Making ‘place’ for ecological sustainability in early childhood education
Sense of Place Used as Strategy for Early Childhood Teaching
In Western culture, childhood is often understood as a time of innocence, when children should be sheltered from harsh realities of the world. Topics such as climate change—which emphasize the urgency for behavior change and engagement—can be difficult for early childhood education (ECE) teachers to introduce, because they can bring “reality” into the protected space of childhood. In the first section of this paper, the author explored dominant perspectives about what ECE is and how those perspectives can be detrimental to teaching sustainability. In the second section, she reported on findings from a study where local, place-based teaching strategies were used as a means of teaching about global sustainability issues. She argued that “place” can provide a helpful starting point for teachers to expand from local to regional to global issues, including sustainability.
The author described two dominant perspectives on the role of ECE, which she dubbed technicist and consumerist. Technicist approaches see ECE as a place where young people are prepared for later years of schooling and tend to focus on measurable outcomes.

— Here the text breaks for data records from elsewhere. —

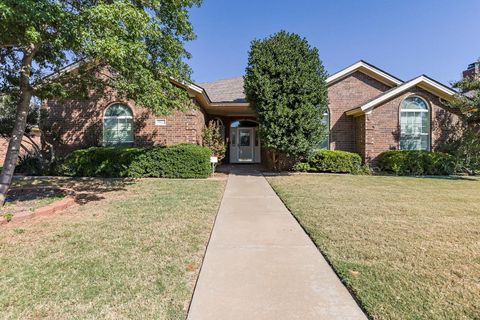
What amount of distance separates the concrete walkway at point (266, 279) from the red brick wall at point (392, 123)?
1084cm

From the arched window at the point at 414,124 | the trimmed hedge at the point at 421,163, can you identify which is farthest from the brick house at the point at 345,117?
the trimmed hedge at the point at 421,163

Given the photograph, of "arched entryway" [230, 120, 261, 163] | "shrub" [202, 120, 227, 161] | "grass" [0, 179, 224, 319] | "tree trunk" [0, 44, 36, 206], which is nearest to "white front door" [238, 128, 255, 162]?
"arched entryway" [230, 120, 261, 163]

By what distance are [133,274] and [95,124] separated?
A: 39.8 feet

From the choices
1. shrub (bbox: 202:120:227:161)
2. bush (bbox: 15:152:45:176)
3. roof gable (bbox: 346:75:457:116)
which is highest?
roof gable (bbox: 346:75:457:116)

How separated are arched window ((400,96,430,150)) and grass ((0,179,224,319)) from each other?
1233 cm

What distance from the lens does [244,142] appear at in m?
20.5

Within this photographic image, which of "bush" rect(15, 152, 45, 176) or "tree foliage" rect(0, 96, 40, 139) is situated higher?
"tree foliage" rect(0, 96, 40, 139)

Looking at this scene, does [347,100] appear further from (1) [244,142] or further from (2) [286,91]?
(1) [244,142]

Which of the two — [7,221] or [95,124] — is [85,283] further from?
[95,124]

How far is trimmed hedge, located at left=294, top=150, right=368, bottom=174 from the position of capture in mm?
13734

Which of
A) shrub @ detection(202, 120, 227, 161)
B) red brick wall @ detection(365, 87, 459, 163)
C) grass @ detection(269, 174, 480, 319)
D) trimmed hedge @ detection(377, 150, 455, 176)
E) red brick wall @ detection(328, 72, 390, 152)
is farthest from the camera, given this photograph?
red brick wall @ detection(328, 72, 390, 152)

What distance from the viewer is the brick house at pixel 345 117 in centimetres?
1355

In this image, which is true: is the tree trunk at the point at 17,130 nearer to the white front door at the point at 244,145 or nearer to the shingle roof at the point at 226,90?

For technicists, watering the garden may appear as wasted time that could be better used to learn the alphabet, for example. Consumerist approaches view ECE as a service that is provided to parents for taking care of their children. For those with this view, minimizing inconvenience for parents is important. For consumerists, a teacher who suggests that students walk to school may be met with hostility, because such an action would require more time of busy parents. The author argued that both the technicist and consumerist ideas about the role of ECE pose significant challenges for teachers. She added that rethinking concepts about childhood and ECE needs to be a critical focus for those researching and implementing environmentally focused teaching strategies.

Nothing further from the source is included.